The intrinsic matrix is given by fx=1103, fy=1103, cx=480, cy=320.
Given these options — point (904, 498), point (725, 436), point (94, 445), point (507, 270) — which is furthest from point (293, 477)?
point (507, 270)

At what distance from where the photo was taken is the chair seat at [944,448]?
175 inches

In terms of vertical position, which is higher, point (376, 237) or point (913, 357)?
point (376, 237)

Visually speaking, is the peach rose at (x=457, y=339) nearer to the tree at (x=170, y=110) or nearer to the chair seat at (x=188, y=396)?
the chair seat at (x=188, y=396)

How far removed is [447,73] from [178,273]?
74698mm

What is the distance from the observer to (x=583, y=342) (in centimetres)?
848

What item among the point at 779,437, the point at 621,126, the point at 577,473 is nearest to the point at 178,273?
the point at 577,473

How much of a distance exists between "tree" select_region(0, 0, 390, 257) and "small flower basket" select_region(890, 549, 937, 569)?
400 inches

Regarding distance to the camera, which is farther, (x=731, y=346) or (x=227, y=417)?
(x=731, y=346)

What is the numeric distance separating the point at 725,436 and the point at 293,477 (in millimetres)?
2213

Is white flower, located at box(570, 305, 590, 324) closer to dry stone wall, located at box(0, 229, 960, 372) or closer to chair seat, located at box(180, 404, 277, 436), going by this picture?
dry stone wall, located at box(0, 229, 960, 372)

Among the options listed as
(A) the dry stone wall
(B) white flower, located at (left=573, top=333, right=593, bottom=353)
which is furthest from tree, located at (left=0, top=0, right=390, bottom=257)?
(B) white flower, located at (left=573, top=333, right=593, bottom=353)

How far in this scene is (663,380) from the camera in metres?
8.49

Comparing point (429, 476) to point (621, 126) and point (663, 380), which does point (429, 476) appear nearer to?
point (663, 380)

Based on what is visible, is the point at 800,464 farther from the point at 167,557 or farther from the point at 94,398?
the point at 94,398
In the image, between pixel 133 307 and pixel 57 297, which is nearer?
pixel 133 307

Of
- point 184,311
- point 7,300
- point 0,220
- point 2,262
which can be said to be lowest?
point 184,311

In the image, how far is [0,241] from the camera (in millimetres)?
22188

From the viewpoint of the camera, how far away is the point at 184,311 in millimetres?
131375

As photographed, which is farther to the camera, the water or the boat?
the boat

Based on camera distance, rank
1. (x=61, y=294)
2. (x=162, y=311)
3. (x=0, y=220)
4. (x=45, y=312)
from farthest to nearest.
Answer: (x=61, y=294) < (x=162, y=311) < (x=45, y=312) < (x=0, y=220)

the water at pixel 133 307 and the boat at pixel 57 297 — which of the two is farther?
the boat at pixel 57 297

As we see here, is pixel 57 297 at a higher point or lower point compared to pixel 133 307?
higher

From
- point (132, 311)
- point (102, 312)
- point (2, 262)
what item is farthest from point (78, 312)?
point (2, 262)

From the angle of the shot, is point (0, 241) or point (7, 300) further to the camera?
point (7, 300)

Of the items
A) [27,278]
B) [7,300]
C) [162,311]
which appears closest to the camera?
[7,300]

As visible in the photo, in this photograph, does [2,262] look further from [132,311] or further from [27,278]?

=======

## Written problem
Recast the rows above as a JSON list of strings, one string per line, leaving out blank lines.

## Finished exercise
[
  "The intrinsic matrix is given by fx=1103, fy=1103, cx=480, cy=320.",
  "Given these options — point (904, 498), point (725, 436), point (94, 445), point (507, 270) — which is furthest from point (293, 477)?",
  "point (507, 270)",
  "At what distance from where the photo was taken is the chair seat at [944,448]?",
  "175 inches",
  "In terms of vertical position, which is higher, point (376, 237) or point (913, 357)?",
  "point (376, 237)",
  "Visually speaking, is the peach rose at (x=457, y=339) nearer to the tree at (x=170, y=110) or nearer to the chair seat at (x=188, y=396)?",
  "the chair seat at (x=188, y=396)",
  "How far removed is [447,73] from [178,273]?",
  "74698mm",
  "What is the distance from the observer to (x=583, y=342) (in centimetres)?",
  "848",
  "What item among the point at 779,437, the point at 621,126, the point at 577,473 is nearest to the point at 178,273?",
  "the point at 577,473",
  "How much of a distance exists between \"tree\" select_region(0, 0, 390, 257) and \"small flower basket\" select_region(890, 549, 937, 569)?",
  "400 inches",
  "Regarding distance to the camera, which is farther, (x=731, y=346) or (x=227, y=417)?",
  "(x=731, y=346)",
  "What is the numeric distance separating the point at 725,436 and the point at 293,477 (in millimetres)?",
  "2213",
  "Is white flower, located at box(570, 305, 590, 324) closer to dry stone wall, located at box(0, 229, 960, 372) or closer to chair seat, located at box(180, 404, 277, 436), going by this picture?",
  "dry stone wall, located at box(0, 229, 960, 372)",
  "Among the options listed as",
  "(A) the dry stone wall",
  "(B) white flower, located at (left=573, top=333, right=593, bottom=353)",
  "which is furthest from tree, located at (left=0, top=0, right=390, bottom=257)?",
  "(B) white flower, located at (left=573, top=333, right=593, bottom=353)",
  "How far in this scene is (663,380) from the camera in metres?",
  "8.49",
  "Comparing point (429, 476) to point (621, 126) and point (663, 380), which does point (429, 476) appear nearer to?",
  "point (663, 380)",
  "Based on what is visible, is the point at 800,464 farther from the point at 167,557 or farther from the point at 94,398?",
  "the point at 94,398",
  "In the image, between pixel 133 307 and pixel 57 297, which is nearer?",
  "pixel 133 307",
  "Of",
  "- point 184,311",
  "- point 7,300",
  "- point 0,220",
  "- point 2,262",
  "which can be said to be lowest?",
  "point 184,311",
  "In the image, how far is [0,241] from the camera (in millimetres)?",
  "22188",
  "From the viewpoint of the camera, how far away is the point at 184,311 in millimetres?",
  "131375",
  "As photographed, which is farther to the camera, the water or the boat?",
  "the boat",
  "Based on camera distance, rank",
  "1. (x=61, y=294)",
  "2. (x=162, y=311)",
  "3. (x=0, y=220)",
  "4. (x=45, y=312)",
  "from farthest to nearest.",
  "Answer: (x=61, y=294) < (x=162, y=311) < (x=45, y=312) < (x=0, y=220)",
  "the water at pixel 133 307 and the boat at pixel 57 297 — which of the two is farther?",
  "the boat at pixel 57 297",
  "As we see here, is pixel 57 297 at a higher point or lower point compared to pixel 133 307?",
  "higher",
  "From",
  "- point (132, 311)",
  "- point (102, 312)",
  "- point (2, 262)",
  "what item is farthest from point (78, 312)?",
  "point (2, 262)",
  "From the angle of the shot, is point (0, 241) or point (7, 300) further to the camera?",
  "point (7, 300)",
  "Of the items",
  "A) [27,278]",
  "B) [7,300]",
  "C) [162,311]",
  "which appears closest to the camera?",
  "[7,300]",
  "As visible in the photo, in this photograph, does [2,262] look further from [132,311] or further from [27,278]?"
]